Metrics to keep
Track rule-fit pass rate, average planned risk, maximum paper drawdown, skipped-trade count, mistake tags, sample size, and review completion rate.
Evaluate an AI paper trading agent by process quality, not just paper profit and loss. Use rule fit, journal quality, risk behavior, skipped trades, sample size, and versioned improvements.
| Dimension | What to check | Weak signal |
|---|---|---|
| Rule fit | Did the agent follow the written setup, invalidation, and skip rules? | The agent explains the trade after the outcome instead of from the original rule. |
| Risk behavior | Did simulated size, drawdown, and exposure stay inside the written limits? | The agent makes profitable paper trades by breaking risk boundaries. |
| Journal quality | Can a reviewer understand thesis, rationale, exit reason, and next action? | The record contains confident summaries but no reviewable fields. |
| Skipped trades | Did the agent document when it did nothing and why? | Only entries are recorded, so discipline cannot be measured. |
| Version quality | Did each rule change target one specific behavior? | The prompt changes broadly after every small sample. |
A paper agent can show a high win rate and still be a poor workflow. It may enter late, ignore risk, skip journaling, or rely on a market condition that happened to be favorable during a small sample. Evaluation needs to ask whether the process is repeatable and reviewable.
Start by reading the agent's rules and prompt version. The sample only means something if you know which instructions produced it. Then review the journal for every entry, exit, and skip. A complete record should explain what the agent saw, why the decision fit the rule, what invalidated the thesis, and what should be reviewed next.
Risk behavior deserves its own score. An agent that wins by taking oversized paper positions is not better than an agent that loses while following the plan. The review should compare each decision with the AI agent risk controls workflow before drawing conclusions from paper returns.
Evaluation should end with one decision: keep collecting evidence, tighten one rule, reduce simulated size, change the prompt output, or retire the test. That decision should be written before the next sample starts.
Sample: An AI paper trading agent records twenty simulated decisions over two weeks. Twelve are entries, five are skips, and three are exits from the prior sample.
Finding: Paper profit is positive, but the journal shows four entries happened before the confirmation rule completed. The skipped trades were well documented, and size stayed inside limits.
Score: Risk behavior passes, journal quality passes, skip discipline passes, but rule fit needs work. The next version tightens confirmation language without changing position sizing or the watchlist.

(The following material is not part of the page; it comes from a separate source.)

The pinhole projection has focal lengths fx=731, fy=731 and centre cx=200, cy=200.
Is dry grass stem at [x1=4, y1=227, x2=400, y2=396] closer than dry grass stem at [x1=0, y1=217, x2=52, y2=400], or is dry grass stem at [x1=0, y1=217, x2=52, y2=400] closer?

Decision: The agent is not promoted or discarded. It starts a new paper sample with one rule change so the next evaluation can compare early-entry behavior directly.
Track rule-fit pass rate, average planned risk, maximum paper drawdown, skipped-trade count, mistake tags, sample size, and review completion rate.
Win rate, paper return, average profit, or a single leaderboard rank can be misleading when they are not paired with risk and rule-fit context.
Compare versions by behavior, not by a single paper result. Version one may have a higher paper return, while version two may follow rules more consistently and create better journal records. The stronger version depends on the evaluation goal.
Start every comparison by naming the change. If version two changed the confirmation rule, the review should focus on early entries and skipped trades. If version two changed the risk cap, the review should focus on size, exposure, and drawdown. A version comparison is weak when it changes many variables and then tries to explain the result afterward.
Use the same sample window when possible. If one version ran during a calm market and another ran during a volatile market, say that directly in the review. The evaluation may still be useful, but it should not pretend the samples were identical.
The best version is often the one that is easier to audit. A slightly less profitable paper sample with clean decisions may be more useful than a profitable sample with missing invalidation, vague rationale, and no skipped-trade evidence.
Evaluate rule fit, journal quality, risk behavior, skipped trades, drawdown, sample size, and whether each version improves one specific behavior.
No. Win rate can hide weak process. Review risk, rationale, sample size, skipped trades, and whether the agent followed the written rule.
Change it when repeated paper evidence shows a specific behavior problem, such as early entries, missing invalidation, oversized positions, or poor skip discipline.